**PASSAGE PROVIDED:**

1. I wish I’d had the courage to live a life true to myself, not the life others expected of me.

Unfortunately this is a regret that a lot of people are still going to have, and will be expressing it when they are in the same position. When you grow up with a lot of expectations set upon you, you are likely going to be living a life that is not true to you. You may find yourself sacrificing opportunities and things that would have been great for you all because it would not have made others who are important in your life happy. And if it does not make them happy, you will feel guilty for even thinking of taking an opportunity that would have been perfect for you. That would be a sad reason to not live the life you were supposed to live. Unfortunately more and more people are doing this, and are missing out as a result. I DID fall into this category but I am working on living the life that is right for me. I don’t want to have this regret hanging over me when I am on my death bed.

2. I wish I didn’t work so hard.

Well I am on the fence with this one. I mean the fact of the matter is, times are tougher than they were back in the day. If you want to live comfortably you need to work. And if you have hopes and dreams you want to accomplish, you need to work. It is a different story if you are working 24/7 and not allowing anything else in your life to come in. That is not good, however, in this day in age, you need to work, and if you have high ambitions, then you need to work hard. Simple as that.

**SET PROBLEM A:** Retype the rows from the line with "What is the extent" to the line with "895 centimetres", both lines included, and omit the pictures.
The passage on life regrets and the rows come from unrelated sources.

**GIVEN RECORDS:**

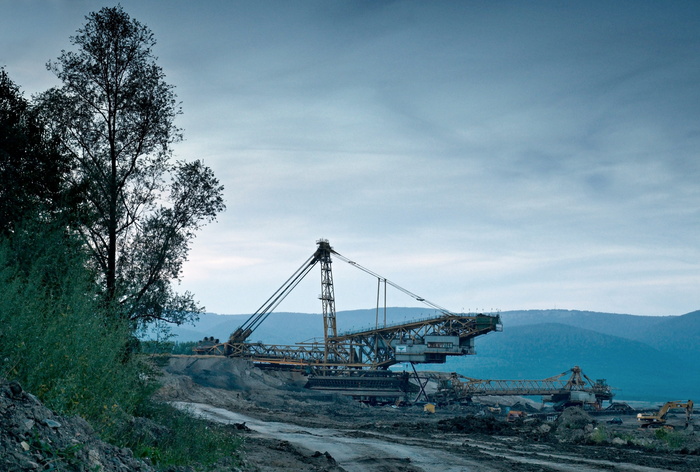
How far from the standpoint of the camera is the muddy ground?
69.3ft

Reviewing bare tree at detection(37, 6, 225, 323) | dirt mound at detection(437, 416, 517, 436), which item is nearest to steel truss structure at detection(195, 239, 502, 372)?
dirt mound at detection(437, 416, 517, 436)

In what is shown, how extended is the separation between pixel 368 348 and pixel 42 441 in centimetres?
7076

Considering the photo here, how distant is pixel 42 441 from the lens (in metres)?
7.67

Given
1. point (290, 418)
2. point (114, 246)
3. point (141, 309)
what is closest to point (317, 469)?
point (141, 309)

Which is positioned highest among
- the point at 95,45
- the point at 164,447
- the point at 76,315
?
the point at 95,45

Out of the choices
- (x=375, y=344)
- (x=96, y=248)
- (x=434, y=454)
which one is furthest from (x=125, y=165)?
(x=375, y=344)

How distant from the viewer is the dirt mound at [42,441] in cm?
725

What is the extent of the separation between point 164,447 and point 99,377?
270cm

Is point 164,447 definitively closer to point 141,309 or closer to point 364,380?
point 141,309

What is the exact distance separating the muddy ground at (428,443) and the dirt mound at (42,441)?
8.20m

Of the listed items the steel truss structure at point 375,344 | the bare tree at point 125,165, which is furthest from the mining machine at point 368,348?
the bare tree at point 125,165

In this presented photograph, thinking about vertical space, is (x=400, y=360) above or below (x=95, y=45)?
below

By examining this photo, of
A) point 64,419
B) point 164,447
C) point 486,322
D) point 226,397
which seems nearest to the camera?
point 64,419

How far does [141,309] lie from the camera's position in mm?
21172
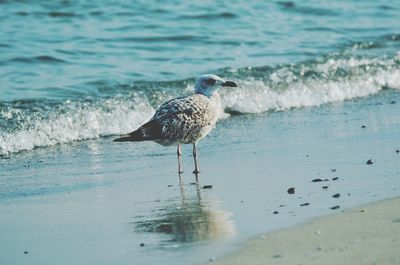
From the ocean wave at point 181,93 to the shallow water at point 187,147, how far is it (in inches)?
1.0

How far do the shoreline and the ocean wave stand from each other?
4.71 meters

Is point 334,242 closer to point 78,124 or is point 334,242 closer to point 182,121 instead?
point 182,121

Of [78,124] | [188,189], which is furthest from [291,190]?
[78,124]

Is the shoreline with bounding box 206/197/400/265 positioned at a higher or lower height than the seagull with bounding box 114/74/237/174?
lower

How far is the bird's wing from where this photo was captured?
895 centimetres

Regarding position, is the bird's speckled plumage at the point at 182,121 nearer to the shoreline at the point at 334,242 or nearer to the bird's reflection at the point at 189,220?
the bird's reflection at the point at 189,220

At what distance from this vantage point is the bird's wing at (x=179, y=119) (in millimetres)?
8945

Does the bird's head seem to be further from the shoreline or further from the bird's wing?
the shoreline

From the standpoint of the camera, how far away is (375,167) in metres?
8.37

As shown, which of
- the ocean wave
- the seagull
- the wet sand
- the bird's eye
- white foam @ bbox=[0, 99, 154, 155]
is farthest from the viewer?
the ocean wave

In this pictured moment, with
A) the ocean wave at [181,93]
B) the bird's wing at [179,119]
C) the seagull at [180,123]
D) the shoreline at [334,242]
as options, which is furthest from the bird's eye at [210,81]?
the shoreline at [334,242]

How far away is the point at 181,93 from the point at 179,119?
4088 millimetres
==
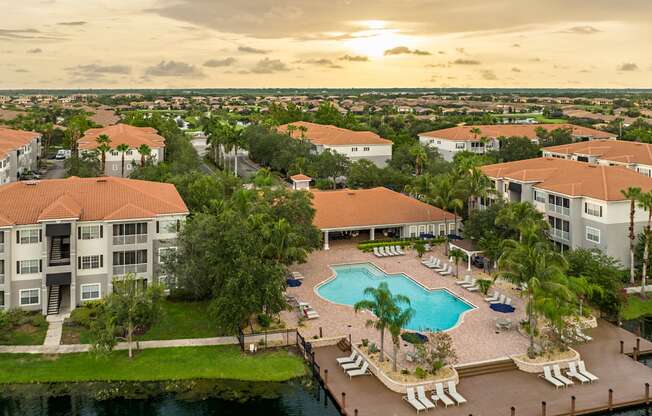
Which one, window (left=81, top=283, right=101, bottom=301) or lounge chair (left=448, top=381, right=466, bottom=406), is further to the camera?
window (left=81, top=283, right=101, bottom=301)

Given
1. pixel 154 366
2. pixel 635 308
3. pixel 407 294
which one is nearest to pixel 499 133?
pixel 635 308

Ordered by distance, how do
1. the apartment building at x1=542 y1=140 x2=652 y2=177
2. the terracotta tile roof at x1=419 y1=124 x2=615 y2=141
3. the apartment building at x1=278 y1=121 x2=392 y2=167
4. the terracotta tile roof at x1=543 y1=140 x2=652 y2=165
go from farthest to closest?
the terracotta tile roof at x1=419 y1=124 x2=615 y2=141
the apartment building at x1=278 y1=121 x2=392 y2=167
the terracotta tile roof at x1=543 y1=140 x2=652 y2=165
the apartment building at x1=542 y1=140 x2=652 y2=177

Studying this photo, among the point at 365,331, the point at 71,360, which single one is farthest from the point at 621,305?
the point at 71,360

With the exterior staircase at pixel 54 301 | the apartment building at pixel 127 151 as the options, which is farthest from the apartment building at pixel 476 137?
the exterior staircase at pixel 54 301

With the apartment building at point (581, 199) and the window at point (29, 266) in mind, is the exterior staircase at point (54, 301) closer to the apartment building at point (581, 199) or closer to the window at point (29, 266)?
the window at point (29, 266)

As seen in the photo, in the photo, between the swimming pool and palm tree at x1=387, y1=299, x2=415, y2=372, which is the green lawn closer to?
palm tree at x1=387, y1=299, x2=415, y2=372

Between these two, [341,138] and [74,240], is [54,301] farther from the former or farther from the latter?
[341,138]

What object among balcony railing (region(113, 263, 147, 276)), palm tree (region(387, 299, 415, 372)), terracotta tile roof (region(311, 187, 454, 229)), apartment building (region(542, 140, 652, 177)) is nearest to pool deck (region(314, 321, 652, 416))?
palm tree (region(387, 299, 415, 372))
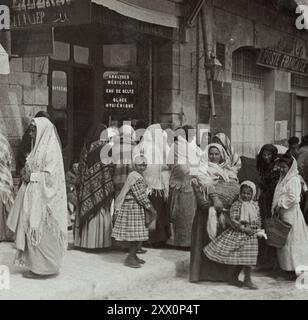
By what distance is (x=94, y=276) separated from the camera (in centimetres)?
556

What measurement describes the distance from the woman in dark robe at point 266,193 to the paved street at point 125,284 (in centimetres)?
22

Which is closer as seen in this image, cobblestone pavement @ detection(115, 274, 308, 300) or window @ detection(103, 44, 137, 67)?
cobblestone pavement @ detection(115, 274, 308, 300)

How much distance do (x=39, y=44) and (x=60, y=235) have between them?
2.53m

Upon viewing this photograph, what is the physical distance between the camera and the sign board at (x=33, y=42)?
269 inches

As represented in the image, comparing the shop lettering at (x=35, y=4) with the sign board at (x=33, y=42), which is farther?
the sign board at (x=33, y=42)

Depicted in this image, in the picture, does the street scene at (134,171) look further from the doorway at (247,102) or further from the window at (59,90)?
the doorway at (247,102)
--
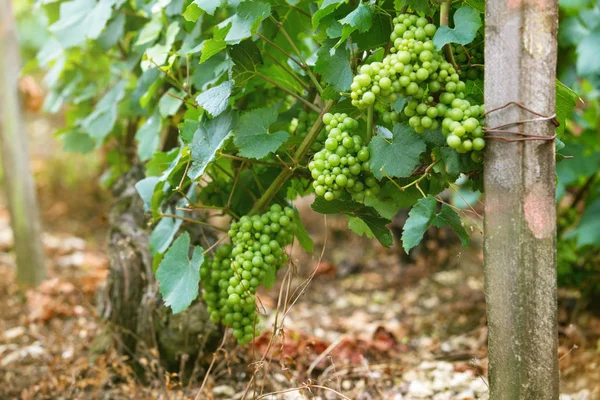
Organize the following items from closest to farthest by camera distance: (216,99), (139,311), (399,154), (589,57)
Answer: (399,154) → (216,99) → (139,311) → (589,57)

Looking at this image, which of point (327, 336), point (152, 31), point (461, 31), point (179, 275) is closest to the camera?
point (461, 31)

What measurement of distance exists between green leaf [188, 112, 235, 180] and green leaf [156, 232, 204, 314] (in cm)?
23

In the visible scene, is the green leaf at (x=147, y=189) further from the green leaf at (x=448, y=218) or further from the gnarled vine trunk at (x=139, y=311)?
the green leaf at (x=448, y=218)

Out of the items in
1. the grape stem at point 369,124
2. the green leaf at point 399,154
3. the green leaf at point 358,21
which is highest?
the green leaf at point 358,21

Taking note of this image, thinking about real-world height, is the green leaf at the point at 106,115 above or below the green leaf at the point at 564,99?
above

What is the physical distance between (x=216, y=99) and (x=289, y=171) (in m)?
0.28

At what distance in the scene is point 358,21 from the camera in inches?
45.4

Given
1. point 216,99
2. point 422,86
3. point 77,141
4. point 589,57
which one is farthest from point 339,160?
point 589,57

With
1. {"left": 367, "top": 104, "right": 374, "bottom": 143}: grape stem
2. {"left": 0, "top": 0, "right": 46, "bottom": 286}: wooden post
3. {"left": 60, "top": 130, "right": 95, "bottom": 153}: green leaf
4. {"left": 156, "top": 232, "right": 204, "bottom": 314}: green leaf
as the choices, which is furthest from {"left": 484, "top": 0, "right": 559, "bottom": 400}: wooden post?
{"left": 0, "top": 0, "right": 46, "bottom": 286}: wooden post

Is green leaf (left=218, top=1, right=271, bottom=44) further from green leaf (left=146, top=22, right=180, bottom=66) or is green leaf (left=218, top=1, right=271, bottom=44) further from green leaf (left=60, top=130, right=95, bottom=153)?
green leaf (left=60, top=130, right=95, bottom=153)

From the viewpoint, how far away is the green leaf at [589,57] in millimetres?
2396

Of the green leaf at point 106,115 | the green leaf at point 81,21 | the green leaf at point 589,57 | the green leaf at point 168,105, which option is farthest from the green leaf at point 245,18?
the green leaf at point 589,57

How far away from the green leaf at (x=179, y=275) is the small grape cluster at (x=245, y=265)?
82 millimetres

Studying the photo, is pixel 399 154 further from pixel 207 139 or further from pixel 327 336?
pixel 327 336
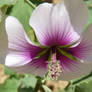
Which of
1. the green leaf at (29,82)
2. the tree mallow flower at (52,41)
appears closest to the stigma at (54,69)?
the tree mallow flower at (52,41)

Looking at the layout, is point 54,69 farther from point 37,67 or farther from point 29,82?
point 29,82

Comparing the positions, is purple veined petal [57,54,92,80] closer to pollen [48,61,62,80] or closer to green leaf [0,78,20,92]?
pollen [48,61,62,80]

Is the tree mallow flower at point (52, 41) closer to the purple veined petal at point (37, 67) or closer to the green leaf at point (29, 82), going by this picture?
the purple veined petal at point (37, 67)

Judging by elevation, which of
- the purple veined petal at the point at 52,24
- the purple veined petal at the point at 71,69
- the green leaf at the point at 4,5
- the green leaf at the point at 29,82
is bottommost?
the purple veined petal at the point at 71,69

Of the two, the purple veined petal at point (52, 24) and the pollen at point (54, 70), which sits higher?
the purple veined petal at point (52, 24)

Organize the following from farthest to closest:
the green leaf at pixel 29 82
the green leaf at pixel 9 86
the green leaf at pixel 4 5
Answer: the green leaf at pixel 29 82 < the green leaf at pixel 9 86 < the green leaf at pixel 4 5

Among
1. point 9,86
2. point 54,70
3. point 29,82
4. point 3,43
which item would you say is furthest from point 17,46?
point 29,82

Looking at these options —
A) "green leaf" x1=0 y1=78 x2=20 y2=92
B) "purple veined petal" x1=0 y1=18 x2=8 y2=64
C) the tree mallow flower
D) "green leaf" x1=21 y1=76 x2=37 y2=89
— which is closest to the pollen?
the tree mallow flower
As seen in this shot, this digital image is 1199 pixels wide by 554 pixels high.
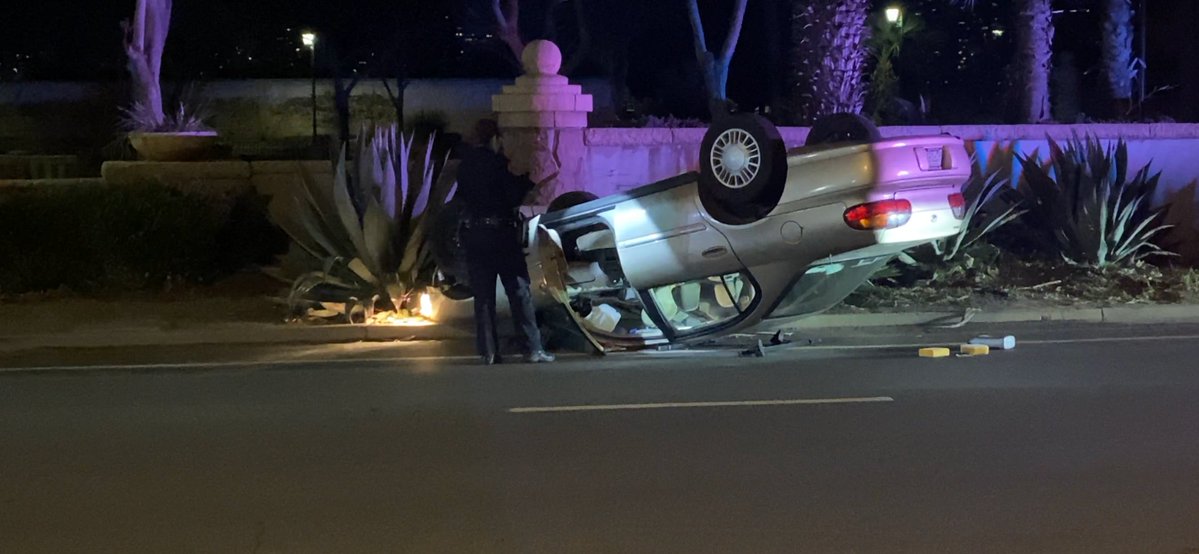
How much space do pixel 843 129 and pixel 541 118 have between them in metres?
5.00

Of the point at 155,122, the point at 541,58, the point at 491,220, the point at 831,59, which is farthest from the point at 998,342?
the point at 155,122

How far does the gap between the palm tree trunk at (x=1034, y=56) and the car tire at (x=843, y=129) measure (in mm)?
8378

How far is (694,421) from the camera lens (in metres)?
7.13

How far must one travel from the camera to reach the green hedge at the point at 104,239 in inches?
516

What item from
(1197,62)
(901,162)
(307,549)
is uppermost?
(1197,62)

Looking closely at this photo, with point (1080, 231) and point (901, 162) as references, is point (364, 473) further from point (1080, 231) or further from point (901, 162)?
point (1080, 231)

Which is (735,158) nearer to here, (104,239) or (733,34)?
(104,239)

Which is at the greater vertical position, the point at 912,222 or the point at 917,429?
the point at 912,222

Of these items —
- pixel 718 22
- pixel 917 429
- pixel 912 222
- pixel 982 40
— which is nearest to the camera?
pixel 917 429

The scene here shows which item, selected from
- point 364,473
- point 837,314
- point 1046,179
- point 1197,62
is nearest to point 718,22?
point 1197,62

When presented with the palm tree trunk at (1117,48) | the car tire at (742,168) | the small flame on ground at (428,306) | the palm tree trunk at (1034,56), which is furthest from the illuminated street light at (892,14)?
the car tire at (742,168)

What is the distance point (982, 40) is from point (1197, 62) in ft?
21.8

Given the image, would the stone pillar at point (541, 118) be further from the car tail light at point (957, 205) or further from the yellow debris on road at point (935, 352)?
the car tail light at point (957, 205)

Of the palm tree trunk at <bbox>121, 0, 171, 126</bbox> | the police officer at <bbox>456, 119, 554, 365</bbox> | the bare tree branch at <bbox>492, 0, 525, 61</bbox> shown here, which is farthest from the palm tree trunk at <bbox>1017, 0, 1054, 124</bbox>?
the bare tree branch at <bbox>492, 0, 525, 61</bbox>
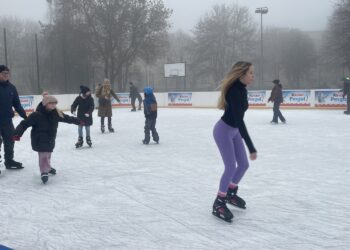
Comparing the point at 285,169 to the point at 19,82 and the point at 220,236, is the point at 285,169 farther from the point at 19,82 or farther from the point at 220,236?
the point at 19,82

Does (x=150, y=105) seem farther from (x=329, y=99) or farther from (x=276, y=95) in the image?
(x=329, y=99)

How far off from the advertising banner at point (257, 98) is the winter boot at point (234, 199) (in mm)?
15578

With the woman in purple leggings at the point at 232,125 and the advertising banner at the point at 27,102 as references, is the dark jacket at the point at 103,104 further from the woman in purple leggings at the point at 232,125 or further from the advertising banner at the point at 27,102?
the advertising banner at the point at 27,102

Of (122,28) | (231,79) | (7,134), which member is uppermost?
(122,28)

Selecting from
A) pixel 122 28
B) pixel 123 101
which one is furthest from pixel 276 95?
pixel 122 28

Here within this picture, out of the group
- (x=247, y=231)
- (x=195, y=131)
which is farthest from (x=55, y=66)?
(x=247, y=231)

**SET PROBLEM B:** Write the next part of the passage on life regrets, picking up after its final sentence.

**WRITTEN ANSWER A:**
What is the extent of the separation between point 164,447 and point 99,377?
270cm

Is point 164,447 definitively closer to point 141,309 or closer to point 364,380?
point 141,309

What is the exact distance separating the muddy ground at (428,443) and the dirt mound at (42,441)?
8.20m

Of the listed items the steel truss structure at point 375,344 | the bare tree at point 125,165, which is furthest from the mining machine at point 368,348?
the bare tree at point 125,165

In this presented photograph, thinking about vertical space, is (x=400, y=360) above or below (x=95, y=45)?
below

By examining this photo, of
A) point 64,419
B) point 164,447
C) point 486,322
D) point 226,397
which seems nearest to the camera?
point 64,419

How far does [141,309] lie from the camera's position in mm?
21172
From the ocean wave at point 181,93 to the shallow water at point 187,147, how far is it (in inches)?
1.0

How far do the shoreline and the ocean wave stand from each other?
4.71 meters

Is point 334,242 closer to point 78,124 or is point 334,242 closer to point 182,121 instead?
point 182,121

Of [78,124] | [188,189], which is furthest from [291,190]?
[78,124]

Is the shoreline with bounding box 206/197/400/265 positioned at a higher or lower height than the seagull with bounding box 114/74/237/174?
lower

How far is the bird's wing from where this photo was captured?
895 centimetres

**WRITTEN ANSWER B:**
3. I wish I’d had the courage to express my feelings.

Well I have that regret now because there were many moments in my life where I had the opportunity to speak up and never did. And yes I never liked confrontation but sometimes confrontation is necessary in order to get what you want and to get your point across. But I am correcting that. I don’t want to have that regret on my death bed.

4. I wish I had stayed in touch with my friends.

Well it is easy to get caught up in life’s demands and forgetting to keep in touch with your friends is unfortunately a common thing. I am so busy that I don’t see people very often, maybe once in a while. Being touch with friends via social networks is good for me, right now. And hopefully it is something I will not regret later on. And if things in my life are a bit less hectic then yes, that is the best time to get caught up with friends.

5. I wish that I had let myself be happier.

Wow, I think this is one regret most people will have while laying on their deathbed. Especially with all of the media around us filling our minds with doom and gloom, you will not be happy if you take it all in so seriously. And yes it is true, all of us need to practice gratitude more often than the majority of us do. But here is the other thing. I realize that “things” are not supposed to make you happy but if there is something that you have a deep desire to achieve, working for it with a good attitude will make you happy. So sometimes in order to be happy, you need to work- especially if the mission you are meant to accomplish involves working for it.

I mean it is easy to have mixed thoughts on these regrets that the dying have right now because I am not in their position. And maybe it is a good thing to note because you don’t want to have those regrets when you are in that position. I know I certainly won’t. But all I can say is that if I achieve everything that I am working for, I will not regret one bit for working hard for it.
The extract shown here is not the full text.